Passage given ▸

Categorical Mixture Model in Pymc3

I'm new to Pymc3 and I'm trying to create the Categorical Mixture Model shown in https://en.wikipedia.org/wiki/Mixture_model#Categorical_mixture_model . I'm having difficulty hooking up the 'x' variable. I think it's because I have to make the z variable Deterministic, but I'm getting an error message at the line where 'x' is assigned : "ValueError: We expected 3 inputs but got 2.". It looks like the p function only accepts 2 inputs so I'm stuck. I've tried a bunch of different things, but haven't been able to get this to work yet.
import numpy as np
from pymc3 import *
import theano.tensor as t
K = 3 #NUMBER OF TOPICS
V = 20 #NUMBER OF WORDS
N = 15 #NUMBER OF DOCUMENTS
#GENERAETE RANDOM CATEGORICAL MIXTURES
data = np.ones([N,V])

Written task 1 ▸
Can you echo the Pymc3 mixture model post word for word, starting at "Categorical Mixture Model in" and ending at "to work yet."?
The text and the records have no connection to each other.

Available records ▸
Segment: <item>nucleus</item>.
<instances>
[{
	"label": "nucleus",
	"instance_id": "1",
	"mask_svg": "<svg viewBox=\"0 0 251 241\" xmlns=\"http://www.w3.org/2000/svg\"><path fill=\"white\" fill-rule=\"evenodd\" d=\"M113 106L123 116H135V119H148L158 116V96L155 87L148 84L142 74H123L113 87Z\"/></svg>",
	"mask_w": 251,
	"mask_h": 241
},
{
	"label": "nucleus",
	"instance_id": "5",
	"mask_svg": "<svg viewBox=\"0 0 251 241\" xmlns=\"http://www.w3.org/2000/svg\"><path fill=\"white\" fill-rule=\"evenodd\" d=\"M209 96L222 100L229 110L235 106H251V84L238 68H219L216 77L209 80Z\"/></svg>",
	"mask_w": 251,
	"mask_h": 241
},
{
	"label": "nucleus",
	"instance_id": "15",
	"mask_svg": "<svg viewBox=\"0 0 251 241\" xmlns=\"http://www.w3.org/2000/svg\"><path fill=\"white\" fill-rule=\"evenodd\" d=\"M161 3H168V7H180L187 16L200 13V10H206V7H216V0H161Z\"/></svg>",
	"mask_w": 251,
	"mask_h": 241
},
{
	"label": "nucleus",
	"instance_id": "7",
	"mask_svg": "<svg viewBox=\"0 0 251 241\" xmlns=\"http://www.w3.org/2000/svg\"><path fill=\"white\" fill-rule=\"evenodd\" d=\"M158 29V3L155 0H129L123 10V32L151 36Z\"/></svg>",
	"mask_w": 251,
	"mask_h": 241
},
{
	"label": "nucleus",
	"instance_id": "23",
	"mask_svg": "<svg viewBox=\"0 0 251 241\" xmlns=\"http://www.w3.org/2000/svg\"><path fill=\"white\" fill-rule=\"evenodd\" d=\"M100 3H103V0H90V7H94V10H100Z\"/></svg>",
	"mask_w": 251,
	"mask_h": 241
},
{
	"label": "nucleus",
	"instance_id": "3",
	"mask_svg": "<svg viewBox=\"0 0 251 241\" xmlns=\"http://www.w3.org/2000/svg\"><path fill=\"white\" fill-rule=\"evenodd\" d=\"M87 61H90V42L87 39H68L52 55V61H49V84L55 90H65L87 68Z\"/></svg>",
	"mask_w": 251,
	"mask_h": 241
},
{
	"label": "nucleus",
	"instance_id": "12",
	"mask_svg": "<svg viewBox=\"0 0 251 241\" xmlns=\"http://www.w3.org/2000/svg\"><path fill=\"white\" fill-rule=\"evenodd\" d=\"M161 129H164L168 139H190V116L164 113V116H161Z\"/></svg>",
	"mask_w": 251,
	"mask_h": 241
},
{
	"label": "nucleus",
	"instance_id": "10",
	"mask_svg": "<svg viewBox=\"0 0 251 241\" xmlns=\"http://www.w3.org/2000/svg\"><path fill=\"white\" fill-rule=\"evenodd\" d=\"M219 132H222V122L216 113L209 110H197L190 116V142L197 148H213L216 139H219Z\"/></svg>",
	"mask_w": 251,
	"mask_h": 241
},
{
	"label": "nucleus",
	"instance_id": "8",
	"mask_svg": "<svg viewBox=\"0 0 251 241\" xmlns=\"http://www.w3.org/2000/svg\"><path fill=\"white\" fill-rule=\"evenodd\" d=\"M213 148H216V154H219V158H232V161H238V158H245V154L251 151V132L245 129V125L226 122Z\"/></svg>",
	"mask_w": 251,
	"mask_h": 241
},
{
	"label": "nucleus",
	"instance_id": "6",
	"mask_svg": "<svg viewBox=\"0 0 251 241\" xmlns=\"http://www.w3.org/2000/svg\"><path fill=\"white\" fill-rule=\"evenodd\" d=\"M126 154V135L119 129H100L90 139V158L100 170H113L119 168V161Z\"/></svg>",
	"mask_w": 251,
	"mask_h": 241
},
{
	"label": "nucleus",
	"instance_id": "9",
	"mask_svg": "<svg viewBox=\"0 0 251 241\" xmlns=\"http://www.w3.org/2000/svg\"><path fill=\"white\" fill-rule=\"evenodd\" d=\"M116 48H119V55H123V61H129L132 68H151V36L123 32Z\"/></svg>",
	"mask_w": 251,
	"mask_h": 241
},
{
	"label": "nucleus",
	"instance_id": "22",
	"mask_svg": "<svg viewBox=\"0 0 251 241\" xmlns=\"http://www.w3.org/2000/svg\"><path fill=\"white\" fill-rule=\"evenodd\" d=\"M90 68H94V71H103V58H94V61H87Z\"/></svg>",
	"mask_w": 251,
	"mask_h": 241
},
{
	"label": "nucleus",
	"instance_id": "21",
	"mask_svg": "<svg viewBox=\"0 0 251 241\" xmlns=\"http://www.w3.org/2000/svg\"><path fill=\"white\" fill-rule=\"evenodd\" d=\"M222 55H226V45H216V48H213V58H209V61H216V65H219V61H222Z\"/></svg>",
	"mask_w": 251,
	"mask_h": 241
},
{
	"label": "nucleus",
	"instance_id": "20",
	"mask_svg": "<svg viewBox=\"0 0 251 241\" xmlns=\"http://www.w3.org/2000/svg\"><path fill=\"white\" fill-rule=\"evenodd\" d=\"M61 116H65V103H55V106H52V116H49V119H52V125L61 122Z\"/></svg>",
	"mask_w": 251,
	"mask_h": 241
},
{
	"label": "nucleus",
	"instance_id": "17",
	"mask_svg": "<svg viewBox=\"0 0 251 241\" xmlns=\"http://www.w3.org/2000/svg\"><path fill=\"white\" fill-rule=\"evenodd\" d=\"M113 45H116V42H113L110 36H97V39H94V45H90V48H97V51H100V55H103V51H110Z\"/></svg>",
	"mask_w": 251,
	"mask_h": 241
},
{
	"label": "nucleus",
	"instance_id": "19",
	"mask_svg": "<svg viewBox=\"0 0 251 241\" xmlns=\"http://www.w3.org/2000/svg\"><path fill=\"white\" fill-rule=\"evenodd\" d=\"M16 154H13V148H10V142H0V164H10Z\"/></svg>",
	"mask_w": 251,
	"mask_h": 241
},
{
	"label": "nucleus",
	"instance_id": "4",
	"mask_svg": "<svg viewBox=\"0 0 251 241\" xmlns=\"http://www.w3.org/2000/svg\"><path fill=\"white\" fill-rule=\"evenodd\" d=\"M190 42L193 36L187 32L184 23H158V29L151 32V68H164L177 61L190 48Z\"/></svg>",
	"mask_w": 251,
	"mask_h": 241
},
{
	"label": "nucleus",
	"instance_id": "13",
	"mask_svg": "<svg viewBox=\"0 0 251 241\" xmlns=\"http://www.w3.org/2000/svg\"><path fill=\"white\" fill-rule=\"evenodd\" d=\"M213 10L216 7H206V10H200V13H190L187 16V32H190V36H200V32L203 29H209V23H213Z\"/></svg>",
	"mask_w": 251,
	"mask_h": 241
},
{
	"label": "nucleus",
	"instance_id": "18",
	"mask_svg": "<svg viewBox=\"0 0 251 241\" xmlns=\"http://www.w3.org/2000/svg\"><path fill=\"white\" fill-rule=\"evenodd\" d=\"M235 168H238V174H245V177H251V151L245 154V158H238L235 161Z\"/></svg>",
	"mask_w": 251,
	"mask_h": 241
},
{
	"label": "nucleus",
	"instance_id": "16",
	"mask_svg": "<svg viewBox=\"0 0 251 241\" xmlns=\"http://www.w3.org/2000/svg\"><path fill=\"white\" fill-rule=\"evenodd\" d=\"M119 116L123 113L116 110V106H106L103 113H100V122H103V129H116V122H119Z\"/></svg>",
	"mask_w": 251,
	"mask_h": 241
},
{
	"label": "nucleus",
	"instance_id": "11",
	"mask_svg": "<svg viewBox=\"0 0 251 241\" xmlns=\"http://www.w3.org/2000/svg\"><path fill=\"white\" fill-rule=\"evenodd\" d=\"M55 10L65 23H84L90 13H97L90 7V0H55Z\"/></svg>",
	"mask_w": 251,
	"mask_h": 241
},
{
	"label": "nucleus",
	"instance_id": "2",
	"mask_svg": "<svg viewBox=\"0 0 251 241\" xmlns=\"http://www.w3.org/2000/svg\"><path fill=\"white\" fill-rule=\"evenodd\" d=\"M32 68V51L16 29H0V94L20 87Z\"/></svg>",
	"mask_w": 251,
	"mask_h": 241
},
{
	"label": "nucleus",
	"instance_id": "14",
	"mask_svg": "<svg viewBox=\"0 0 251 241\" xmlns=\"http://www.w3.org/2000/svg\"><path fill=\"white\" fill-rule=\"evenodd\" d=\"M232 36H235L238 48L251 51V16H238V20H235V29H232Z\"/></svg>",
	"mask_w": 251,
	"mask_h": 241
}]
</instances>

Written task 2 ▸
Could you duplicate the records verbatim, starting at their very first line and ending at the line containing "96L222 100L229 110L235", with that line included?

Expected output 1 ▸
Categorical Mixture Model in Pymc3

I'm new to Pymc3 and I'm trying to create the Categorical Mixture Model shown in https://en.wikipedia.org/wiki/Mixture_model#Categorical_mixture_model . I'm having difficulty hooking up the 'x' variable. I think it's because I have to make the z variable Deterministic, but I'm getting an error message at the line where 'x' is assigned : "ValueError: We expected 3 inputs but got 2.". It looks like the p function only accepts 2 inputs so I'm stuck. I've tried a bunch of different things, but haven't been able to get this to work yet.

Expected output 2 ▸
Segment: <item>nucleus</item>.
<instances>
[{
	"label": "nucleus",
	"instance_id": "1",
	"mask_svg": "<svg viewBox=\"0 0 251 241\" xmlns=\"http://www.w3.org/2000/svg\"><path fill=\"white\" fill-rule=\"evenodd\" d=\"M113 106L123 116H135V119H148L158 116V96L155 87L148 84L142 74H123L113 87Z\"/></svg>",
	"mask_w": 251,
	"mask_h": 241
},
{
	"label": "nucleus",
	"instance_id": "5",
	"mask_svg": "<svg viewBox=\"0 0 251 241\" xmlns=\"http://www.w3.org/2000/svg\"><path fill=\"white\" fill-rule=\"evenodd\" d=\"M209 96L222 100L229 110L235 106H251V84L238 68H219L216 77L209 80Z\"/></svg>",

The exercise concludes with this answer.